Ceci dit, malgré l’aide disponible, une part importante des droits de scolarité reste financée par l’emprunt. Et tout emprunt engendre un coût, sous la forme d’intérêts:
Source: (Gouvernement du Canada)
Quand on pense à gérer ses finances, ça se fait habituellement en fonction du revenu mensuel à notre disposition. Comme vous pouvez le constater, moins on est en mesure de payer par mois, plus on devra être prêt à payer au total. Est-ce qu’étaler ses paiements sur 15 ans est la chose la plus responsable à faire, d’un point de vue financier? Absolument pas: payer en 5 ans réduirait la facture de 14 000$. Par contre, tout le monde n’a pas les moyens de consacrer 846$ par mois à sa dette étudiante.
Le fait est que les 29% de néo-brunswickois.e.s qui arrivent à rembourser leur dette d’étude en cinq ans se situent très probablement à gauche sur la courbe de la dette moyenne, c’est-à-dire parmi ceux qui doivent emprunter moins de 40 000$.
Pour résumer : les études coûtent cher, et leur coût ne se limite pas aux droits de scolarité. Ni à la seule période des études, d’ailleurs. Alors le problème du coût des études dépasse le prix affiché, qui n’est qu’un des symptômes d’une maladie infiniment plus complexe.

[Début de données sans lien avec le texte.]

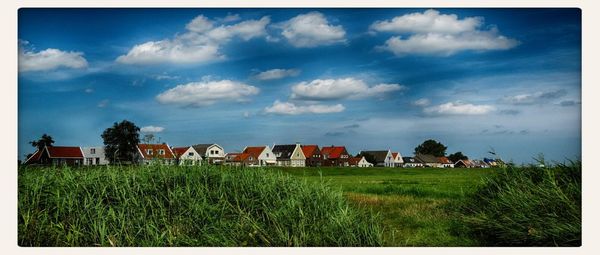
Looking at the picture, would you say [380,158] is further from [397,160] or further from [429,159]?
[429,159]

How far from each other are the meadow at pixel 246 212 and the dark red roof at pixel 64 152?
21cm

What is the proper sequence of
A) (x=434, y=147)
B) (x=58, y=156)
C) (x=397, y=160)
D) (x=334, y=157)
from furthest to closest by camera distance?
(x=397, y=160) < (x=334, y=157) < (x=434, y=147) < (x=58, y=156)

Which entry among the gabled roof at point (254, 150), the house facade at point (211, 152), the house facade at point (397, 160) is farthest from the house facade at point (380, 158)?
the house facade at point (211, 152)

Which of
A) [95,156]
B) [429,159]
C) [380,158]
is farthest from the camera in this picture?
[380,158]

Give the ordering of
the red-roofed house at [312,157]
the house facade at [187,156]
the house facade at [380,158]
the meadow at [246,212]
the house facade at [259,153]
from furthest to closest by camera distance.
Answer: the house facade at [380,158]
the red-roofed house at [312,157]
the house facade at [259,153]
the house facade at [187,156]
the meadow at [246,212]

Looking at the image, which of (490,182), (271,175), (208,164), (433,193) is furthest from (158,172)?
(433,193)

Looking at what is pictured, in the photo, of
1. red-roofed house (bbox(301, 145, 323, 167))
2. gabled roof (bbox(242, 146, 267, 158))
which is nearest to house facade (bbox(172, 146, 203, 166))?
gabled roof (bbox(242, 146, 267, 158))

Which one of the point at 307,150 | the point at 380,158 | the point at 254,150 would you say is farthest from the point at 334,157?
the point at 254,150

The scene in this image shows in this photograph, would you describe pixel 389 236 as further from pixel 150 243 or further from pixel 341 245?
pixel 150 243

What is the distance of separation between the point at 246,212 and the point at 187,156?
67.2 inches

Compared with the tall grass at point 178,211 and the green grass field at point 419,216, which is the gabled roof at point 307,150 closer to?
the green grass field at point 419,216

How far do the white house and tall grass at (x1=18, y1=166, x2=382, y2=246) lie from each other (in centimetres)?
15

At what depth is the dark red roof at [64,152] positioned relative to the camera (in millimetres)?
7739

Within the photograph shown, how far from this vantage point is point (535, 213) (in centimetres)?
669
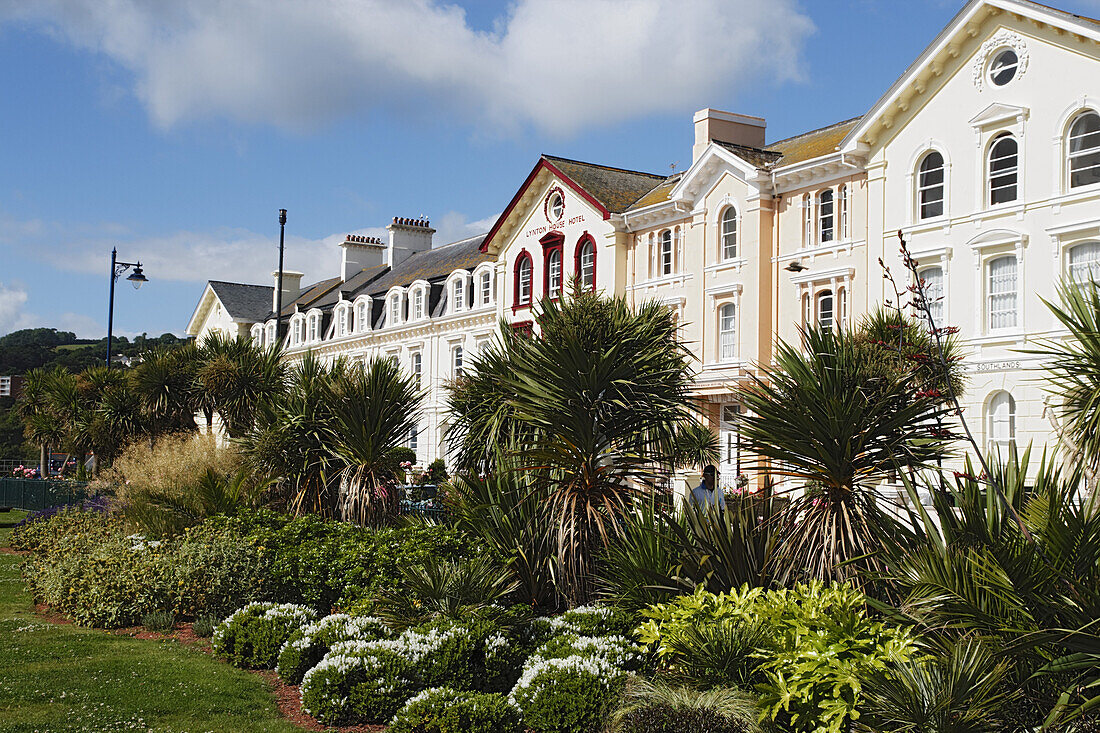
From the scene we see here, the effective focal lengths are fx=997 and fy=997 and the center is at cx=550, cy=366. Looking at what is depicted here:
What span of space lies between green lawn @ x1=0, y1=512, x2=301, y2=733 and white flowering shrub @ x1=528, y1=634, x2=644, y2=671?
231cm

La FÉÉCUM milite pour l’accessibilité des études postsecondaires depuis des décennies; par contre, la définition de ce qui est accessible n’est pas la même pour la famille avec un revenu de 150 000$ et celle qui s’organise avec 50 000$, et le calcul peut s’avérer plus complexe encore quand on considère la question des déplacements, de l’alimentation et du logement. Si tu me dis que tout le monde a accès à de l’eau potable mais que le premier puits est à 300 km de chez moi et que je dois charrier l’eau à pied, ça a beau être accessible que je n’y ai pas accès au même degré que la personne qui vit juste à côté.
À titre d’information, le revenu médian des ménages au N-B, après impôt, était de 52 553$ aux dernières nouvelles. Seul le Québec affiche un revenu plus faible, sauf que si on regarde les droits de scolarité, c’est la nuit et le jour, (Statistique Canada) sans parler du filet social.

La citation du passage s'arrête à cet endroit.